### Document excerpt
# # # # # # #

At sentencing, the District Court adopted the recommendations of the PSR regarding the quantities of drugs involved in McLean's crimes, except that the Court only attributed 7.49 kilograms (the amount actually seized) to McLean's dealings with Jean-Baptiste (as opposed to multiplying that amount by four based on Jean-Baptiste's testimony that McLean used Jean-Baptiste's apartment at least four times). The District Court thus held McLean accountable for 123.18 kilograms of marijuana and — based on a Sentencing Guidelines range of 63 to 78 months — sentenced him principally to a term of imprisonment of 63 months.
On appeal, McLean launches a three-pronged attack on his sentence. First, he argues that the District Court erred in relying on DeLuca's testimony and, thus, in holding him responsible for more than 100 kilograms of marijuana. Second, he claims that the District Court erred in refusing to grant him a downward sentencing adjustment for acceptance of responsibility. Finally, he contends that his sentence is contrary to the teachings of Apprendi. We examine each of McLean's arguments in turn.

# # # # # # #

### Work task 1
According to the McLean sentencing excerpt, how many kilograms of marijuana did the District Court hold McLean accountable for?
### Work task 2
Extend the McLean sentencing excerpt, starting after its last sentence.
The data that comes next is separate material with no connection to the McLean sentencing excerpt.

### Given records
# # # # # # #

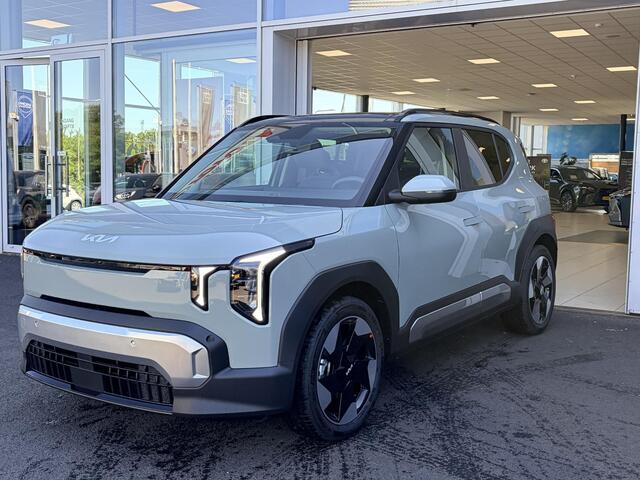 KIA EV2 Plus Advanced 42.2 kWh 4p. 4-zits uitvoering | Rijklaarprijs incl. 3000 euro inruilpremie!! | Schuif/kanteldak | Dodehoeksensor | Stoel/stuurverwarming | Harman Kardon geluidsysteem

# # # # # # #

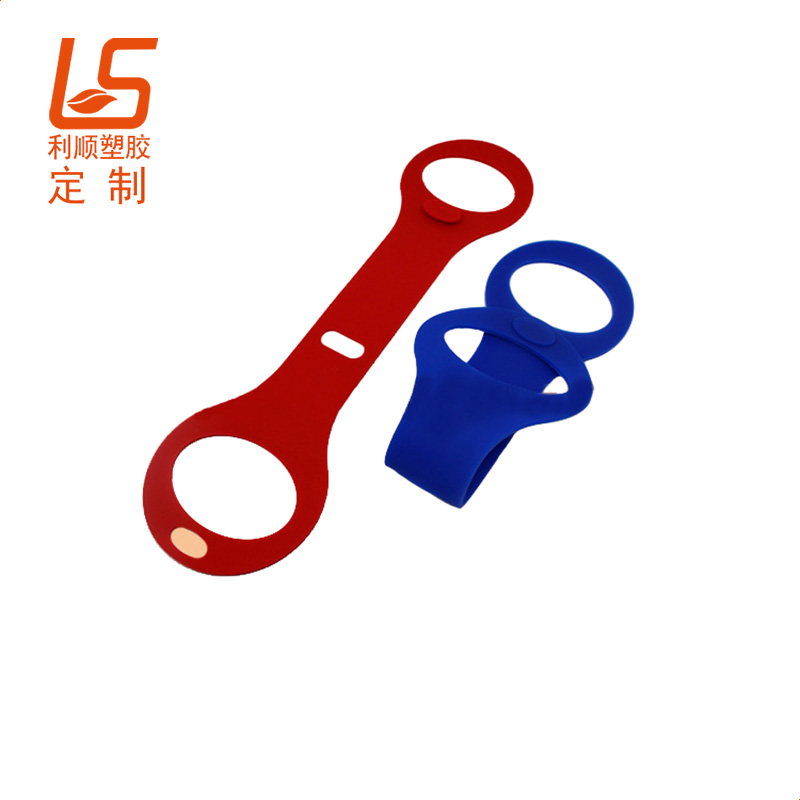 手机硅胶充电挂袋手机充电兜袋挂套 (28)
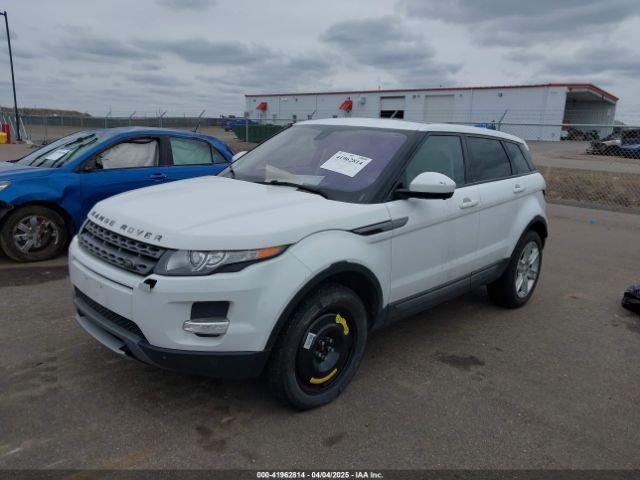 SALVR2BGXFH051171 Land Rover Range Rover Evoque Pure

# # # # # # #

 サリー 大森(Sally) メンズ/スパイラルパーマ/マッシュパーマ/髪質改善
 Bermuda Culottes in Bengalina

# # # # # # #

### Task response 1
123.18 kilograms

### Task response 2
A. Findings Regarding Drug Quantity
As long as the sentence imposed is not greater than the maximum penalty authorized by statute for the offense charged and (in cases involving a guilty plea) allocuted to by the defendant, a district court may consider drug quantity in determining a defendant's relevant conduct for sentencing purposes pursuant to U.S.S.G. § 1B1.3(a), even if drug quantity has not been charged in the indictment as an element of the offense. See United States v. Thomas, 274 F.3d 655, 663-64 (2d Cir.2001) (en banc). "A district court's findings as to the quantity of narcotics involved in an offense are findings of fact subject to the clearly erroneous standard of review." United States v. Prince, 110 F.3d 921, 924 (2d Cir.1997). If, in the absence of a drug seizure, a district court must estimate the amount of drugs involved in a crime for sentencing purposes, that estimation "need be established only by a preponderance of the evidence." Id. at 925. In making that estimation, "a sentencing court may rely on any information it knows about," id. (internal quotation marks omitted), including evidence that would not be admissible at trial, U.S.S.G. § 6A1.3 (1998); see United States v. Brinkworth, 68 F.3d 633, 641 (2d Cir.1995), as long as it is relying on "specific evidence — e.g., drug records, admissions or live testimony," United States v. Shonubi, 103 F.3d 1085, 1087 (2d Cir.1997). Moreover, "the district court may make credibility determinations which this Court will not disturb unless clearly erroneous." Brinkworth, 68 F.3d at 641.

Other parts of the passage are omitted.